Il modo migliore e più corretto per aiutare un bambino a imparare a rapportarsi a uno smartphone è investire nell’educazione. Come genitori e come comunità. La questione dell’approccio alla tecnologia da parte dei minori è sostanzialmente educativa. Nel dirlo e nel ribadirlo occorre però tenere conto di due aspetti fondamentali. Il primo è che la povertà educativa non coincide necessariamente con quella economica, ed è spesso più diffusa e trasversale. Il secondo che educare, privatamente e collettivamente, significa anche saper dire dei no. E oggi si dovrebbe avere il coraggio di affermare che uno smartphone, inteso come strumento con libero accesso a tutti i contenuti della rete e a tutti i social network, non andrebbe dato quantomeno prima dei 12 anni.

Non è tanto un problema di norme: i social sono già vietati dai loro stessi codici prima di quell’età. Inutilmente. Ciò dovrebbe far riflettere. Un ragazzino di 10 anni è perfettamente in grado di andare da solo a scuola con uno “strumento” come un monopattino elettrico o un motorino: se non accade è perché tutti sappiamo che non saprebbe gestire una situazione complessa nel traffico. Una ragazzina di 13 anni è capace di ritirare da scuola la sorellina di 9: la scuola, giustamente, non lo permette. A quell’età, se “ben educati”, si può anche gestire un vero piccolo fucile personale: in certi contesti avviene, per fortuna la pratica attira meno dell’uso libero dello smartphone. Siamo sicuri che ci sia una differenza?

Anche grazie agli smartphone i nostri figli in questi mesi hanno potuto fare lezione e restare in contatto con gli amici.
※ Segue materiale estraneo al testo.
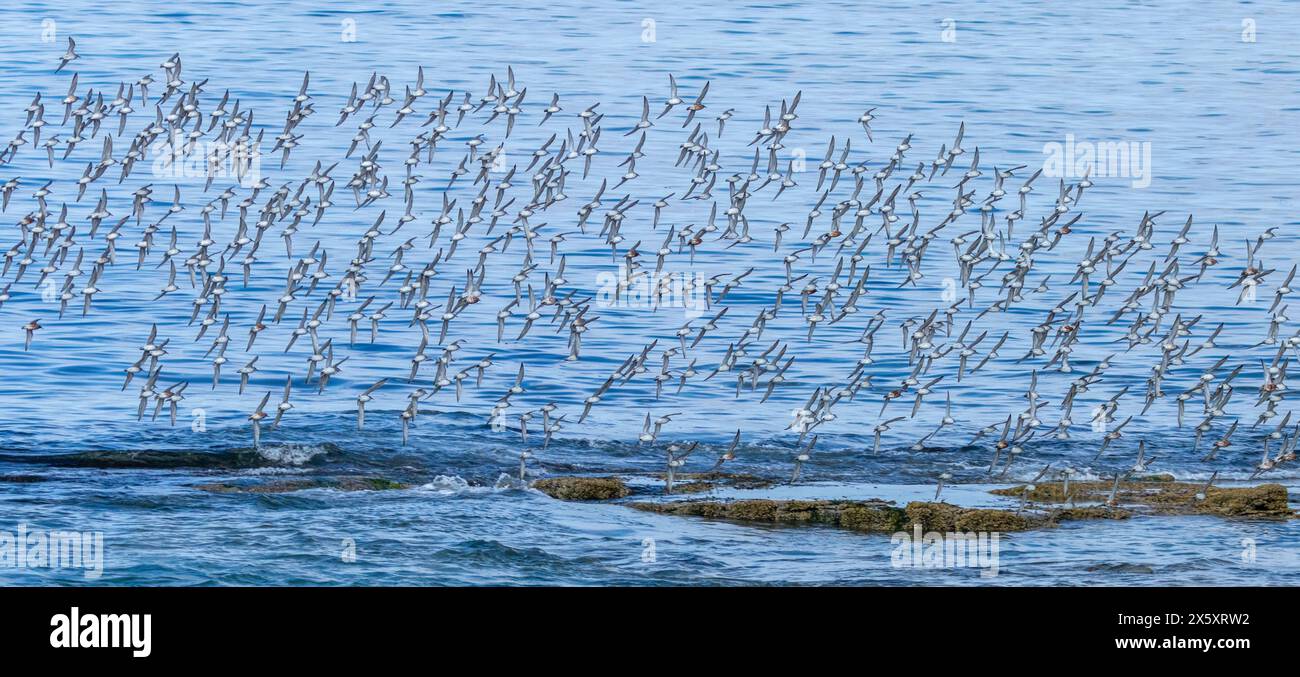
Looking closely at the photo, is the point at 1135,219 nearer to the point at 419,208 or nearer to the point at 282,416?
the point at 419,208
In realtà hanno solo usato una funzione marginale di questo strumento: tutto il resto non serve loro, non è adatto, e può «rubare l’infanzia» cui avrebbero diritto, come rileva Stefania Garassini nel manuale “Smartphone, 10 ragioni per non regalarlo alla prima Comunione (e magari neanche alla Cresima)”, dove la premessa è che «educare all’uso della tecnologia significa soprattutto educare».

Ripartire dai fondamenti della genitorialità, allora, significa anche ammettere che se abbiamo dato uno smartphone a un bambino, spesso è solo perché “lo avevano già tutti”, soggiacendo a una dittatura culturale che andrebbe invece capovolta se abbiamo veramente a cuore la questione educativa in senso comunitario. Uno smartphone genera dipendenza ed è una porta aperta su un mondo sconfinato che stiamo imparando a conoscere in tutte le sue sfaccettature: tanto noi adulti quanto i nostri figli abbiamo bisogno di un racconto pubblico che ci aiuti a individuare i nuovi pericoli, incominciando a definire cosa si può fare e cosa no.